Required work:
Render all of the entries below as one numbered list with one line per item, omitting blank lines and leaving out the pictures.

Exercise input:
┌──

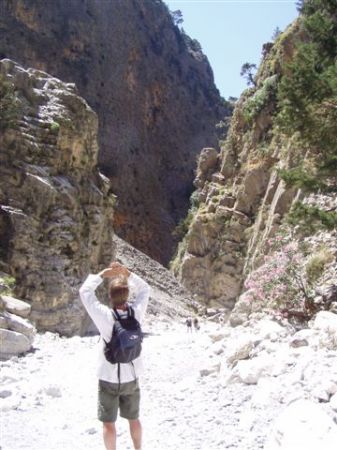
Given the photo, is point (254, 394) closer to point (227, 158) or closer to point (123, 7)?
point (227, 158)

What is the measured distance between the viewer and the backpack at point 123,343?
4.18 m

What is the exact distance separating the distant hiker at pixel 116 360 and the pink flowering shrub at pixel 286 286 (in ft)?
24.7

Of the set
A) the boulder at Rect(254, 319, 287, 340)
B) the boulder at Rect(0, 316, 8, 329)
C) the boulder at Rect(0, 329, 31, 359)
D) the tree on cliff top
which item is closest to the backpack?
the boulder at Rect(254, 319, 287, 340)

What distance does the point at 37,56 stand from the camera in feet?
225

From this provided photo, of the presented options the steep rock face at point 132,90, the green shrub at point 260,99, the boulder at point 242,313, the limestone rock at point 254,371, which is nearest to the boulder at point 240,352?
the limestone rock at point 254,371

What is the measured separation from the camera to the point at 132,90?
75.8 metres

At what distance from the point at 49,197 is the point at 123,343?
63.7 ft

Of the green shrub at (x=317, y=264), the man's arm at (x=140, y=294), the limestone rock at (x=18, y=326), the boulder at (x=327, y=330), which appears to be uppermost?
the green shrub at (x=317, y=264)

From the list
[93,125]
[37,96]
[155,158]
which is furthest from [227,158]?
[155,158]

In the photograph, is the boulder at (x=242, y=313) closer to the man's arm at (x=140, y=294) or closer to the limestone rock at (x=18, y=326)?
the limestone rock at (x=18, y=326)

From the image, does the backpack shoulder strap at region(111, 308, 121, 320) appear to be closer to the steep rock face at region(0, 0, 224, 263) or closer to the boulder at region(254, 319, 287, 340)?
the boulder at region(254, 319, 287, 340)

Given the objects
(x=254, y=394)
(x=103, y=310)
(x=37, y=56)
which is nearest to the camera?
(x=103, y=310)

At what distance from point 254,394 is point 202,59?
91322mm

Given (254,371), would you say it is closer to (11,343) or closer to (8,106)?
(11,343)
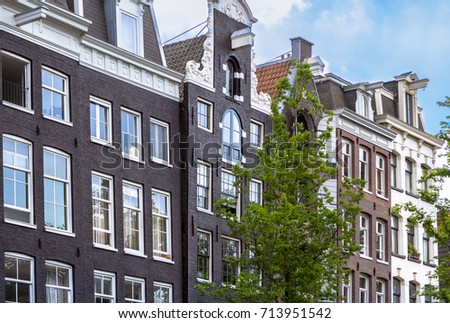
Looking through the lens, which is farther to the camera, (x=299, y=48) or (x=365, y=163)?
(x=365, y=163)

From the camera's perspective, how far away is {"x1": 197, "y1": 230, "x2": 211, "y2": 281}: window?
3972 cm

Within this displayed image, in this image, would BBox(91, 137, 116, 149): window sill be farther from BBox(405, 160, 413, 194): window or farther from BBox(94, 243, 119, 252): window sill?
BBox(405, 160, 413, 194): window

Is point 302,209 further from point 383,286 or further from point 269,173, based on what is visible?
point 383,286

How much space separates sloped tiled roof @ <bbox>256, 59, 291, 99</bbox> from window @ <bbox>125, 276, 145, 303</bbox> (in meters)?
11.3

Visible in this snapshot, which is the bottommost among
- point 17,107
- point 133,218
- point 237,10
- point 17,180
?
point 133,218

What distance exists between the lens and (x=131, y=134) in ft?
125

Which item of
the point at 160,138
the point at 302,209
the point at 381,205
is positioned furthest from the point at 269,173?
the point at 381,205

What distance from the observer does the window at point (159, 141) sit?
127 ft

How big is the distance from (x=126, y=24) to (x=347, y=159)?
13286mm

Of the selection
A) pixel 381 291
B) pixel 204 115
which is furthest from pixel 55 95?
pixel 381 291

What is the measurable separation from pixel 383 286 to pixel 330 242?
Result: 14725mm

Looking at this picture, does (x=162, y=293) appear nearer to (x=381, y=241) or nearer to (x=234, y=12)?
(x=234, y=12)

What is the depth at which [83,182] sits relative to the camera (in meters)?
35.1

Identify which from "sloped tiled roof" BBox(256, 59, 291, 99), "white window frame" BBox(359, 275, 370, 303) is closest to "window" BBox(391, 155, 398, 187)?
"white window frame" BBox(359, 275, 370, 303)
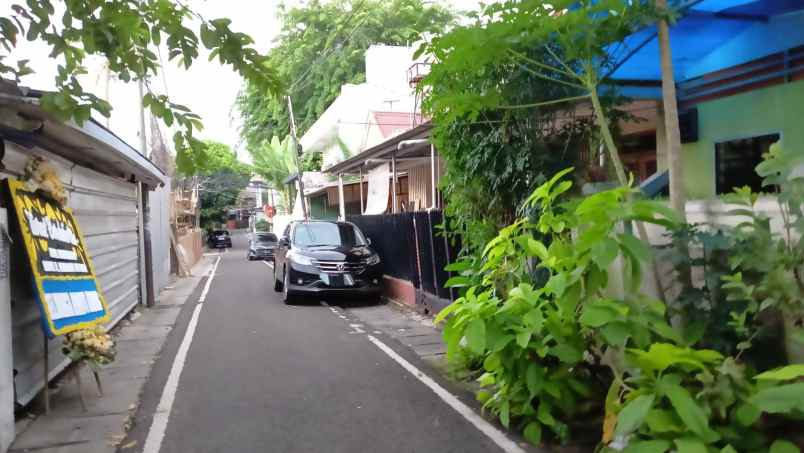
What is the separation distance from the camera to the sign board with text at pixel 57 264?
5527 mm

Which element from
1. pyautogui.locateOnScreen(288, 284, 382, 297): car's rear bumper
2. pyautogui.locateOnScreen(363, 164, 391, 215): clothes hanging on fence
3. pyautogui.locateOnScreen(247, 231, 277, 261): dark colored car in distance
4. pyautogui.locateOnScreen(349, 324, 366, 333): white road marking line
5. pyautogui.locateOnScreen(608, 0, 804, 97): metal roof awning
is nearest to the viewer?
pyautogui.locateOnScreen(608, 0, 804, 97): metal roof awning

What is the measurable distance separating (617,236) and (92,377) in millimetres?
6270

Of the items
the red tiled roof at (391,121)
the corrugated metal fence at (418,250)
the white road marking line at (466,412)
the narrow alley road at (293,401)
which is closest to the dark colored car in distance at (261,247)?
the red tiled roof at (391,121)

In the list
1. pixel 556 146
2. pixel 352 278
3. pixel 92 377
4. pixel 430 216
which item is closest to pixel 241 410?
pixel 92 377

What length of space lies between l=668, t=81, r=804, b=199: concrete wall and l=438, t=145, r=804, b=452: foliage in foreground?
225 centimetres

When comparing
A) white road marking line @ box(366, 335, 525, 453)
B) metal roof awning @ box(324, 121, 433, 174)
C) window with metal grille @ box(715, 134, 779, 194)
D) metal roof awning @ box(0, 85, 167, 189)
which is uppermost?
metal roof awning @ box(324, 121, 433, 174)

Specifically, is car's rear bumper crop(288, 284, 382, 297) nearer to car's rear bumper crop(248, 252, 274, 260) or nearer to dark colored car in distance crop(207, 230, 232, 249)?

└──

Correct answer:
1. Given the photo, is point (254, 394) closer to point (227, 158) or closer to point (123, 7)?
2. point (227, 158)
3. What is the measured distance between the viewer and the backpack at point 123,343?
4. 4.18 m
5. What is the exact distance separating the distant hiker at pixel 116 360 and the pink flowering shrub at pixel 286 286 (in ft)?
6. 24.7
7. Of the set
8. A) the boulder at Rect(254, 319, 287, 340)
9. B) the boulder at Rect(0, 316, 8, 329)
10. C) the boulder at Rect(0, 329, 31, 359)
11. D) the tree on cliff top
12. which item is closest to the backpack?
13. the boulder at Rect(254, 319, 287, 340)
14. What distance does the point at 37,56 stand from the camera in feet?
15. 225
16. From this provided photo, of the presented options the steep rock face at point 132,90, the green shrub at point 260,99, the boulder at point 242,313, the limestone rock at point 254,371, which is nearest to the boulder at point 240,352?
17. the limestone rock at point 254,371
18. What is the measured separation from the camera to the point at 132,90?
19. 75.8 metres
20. At what distance from the point at 49,197 is the point at 123,343?
21. 63.7 ft
22. Of the green shrub at (x=317, y=264), the man's arm at (x=140, y=294), the limestone rock at (x=18, y=326), the boulder at (x=327, y=330), which appears to be uppermost?
23. the green shrub at (x=317, y=264)
24. From the list
25. [93,125]
26. [37,96]
27. [155,158]
28. which is furthest from [227,158]?
29. [155,158]
30. In the photograph, is the boulder at (x=242, y=313) closer to the man's arm at (x=140, y=294) or closer to the limestone rock at (x=18, y=326)?
31. the limestone rock at (x=18, y=326)
32. From the image, does the backpack shoulder strap at region(111, 308, 121, 320) appear to be closer to the steep rock face at region(0, 0, 224, 263) or closer to the boulder at region(254, 319, 287, 340)?
33. the boulder at region(254, 319, 287, 340)
34. Given the objects
35. (x=254, y=394)
36. (x=103, y=310)
37. (x=37, y=56)
38. which is nearest to the camera?
39. (x=103, y=310)
40. At what distance from point 254,394 is point 202,59?
41. 91322mm
42. Given (254,371), would you say it is closer to (11,343) or closer to (8,106)?
43. (11,343)
44. Looking through the lens, which is farther to the camera, (x=299, y=48) or (x=365, y=163)?
45. (x=365, y=163)
46. From the camera's perspective, how far away is {"x1": 197, "y1": 230, "x2": 211, "y2": 281}: window?
47. 3972 cm
48. Within this displayed image, in this image, would BBox(91, 137, 116, 149): window sill be farther from BBox(405, 160, 413, 194): window or farther from BBox(94, 243, 119, 252): window sill?
49. BBox(405, 160, 413, 194): window
50. Is point 302,209 further from point 383,286 or further from point 269,173, based on what is visible?
51. point 383,286
52. How much space separates sloped tiled roof @ <bbox>256, 59, 291, 99</bbox> from window @ <bbox>125, 276, 145, 303</bbox> (in meters)?
53. 11.3
54. Visible in this snapshot, which is the bottommost among
55. - point 17,107
56. - point 133,218
57. - point 237,10
58. - point 17,180
59. ?
60. point 133,218
61. What distance exists between the lens and (x=131, y=134) in ft?
62. 125
63. Which item of
64. the point at 160,138
65. the point at 302,209
66. the point at 381,205
67. is positioned furthest from the point at 269,173?
68. the point at 381,205
69. What distance from the observer does the window at point (159, 141) sit?
70. 127 ft
71. How big is the distance from (x=126, y=24) to (x=347, y=159)?
72. 13286mm
73. Of the selection
74. A) pixel 381 291
75. B) pixel 204 115
76. which is furthest from pixel 55 95?
77. pixel 381 291
78. What is the measurable separation from pixel 383 286 to pixel 330 242?
79. Result: 14725mm
80. Looking at this picture, does (x=162, y=293) appear nearer to (x=381, y=241) or nearer to (x=234, y=12)?
81. (x=234, y=12)
82. What is the depth at which [83,182] sits relative to the camera (in meters)?
83. 35.1
84. Identify which from "sloped tiled roof" BBox(256, 59, 291, 99), "white window frame" BBox(359, 275, 370, 303) is closest to "window" BBox(391, 155, 398, 187)?
85. "white window frame" BBox(359, 275, 370, 303)
86. What is the separation distance from the camera to the sign board with text at pixel 57 264?
87. 5527 mm
88. Which element from
89. 1. pyautogui.locateOnScreen(288, 284, 382, 297): car's rear bumper
90. 2. pyautogui.locateOnScreen(363, 164, 391, 215): clothes hanging on fence
91. 3. pyautogui.locateOnScreen(247, 231, 277, 261): dark colored car in distance
92. 4. pyautogui.locateOnScreen(349, 324, 366, 333): white road marking line
93. 5. pyautogui.locateOnScreen(608, 0, 804, 97): metal roof awning
94. is nearest to the viewer?
95. pyautogui.locateOnScreen(608, 0, 804, 97): metal roof awning
96. What is the measurable distance separating (617,236) and (92,377) in millimetres?
97. 6270
98. Of the items
99. the red tiled roof at (391,121)
100. the corrugated metal fence at (418,250)
101. the white road marking line at (466,412)
102. the narrow alley road at (293,401)
103. which is closest to the dark colored car in distance at (261,247)?
104. the red tiled roof at (391,121)
105. In the list
106. 1. pixel 556 146
107. 2. pixel 352 278
108. 3. pixel 92 377
109. 4. pixel 430 216
110. which item is closest to pixel 241 410?
111. pixel 92 377
112. What length of space lies between l=668, t=81, r=804, b=199: concrete wall and l=438, t=145, r=804, b=452: foliage in foreground?
113. 225 centimetres
114. When comparing
115. A) white road marking line @ box(366, 335, 525, 453)
116. B) metal roof awning @ box(324, 121, 433, 174)
117. C) window with metal grille @ box(715, 134, 779, 194)
118. D) metal roof awning @ box(0, 85, 167, 189)
119. which is uppermost?
120. metal roof awning @ box(324, 121, 433, 174)
121. Specifically, is car's rear bumper crop(288, 284, 382, 297) nearer to car's rear bumper crop(248, 252, 274, 260) or nearer to dark colored car in distance crop(207, 230, 232, 249)?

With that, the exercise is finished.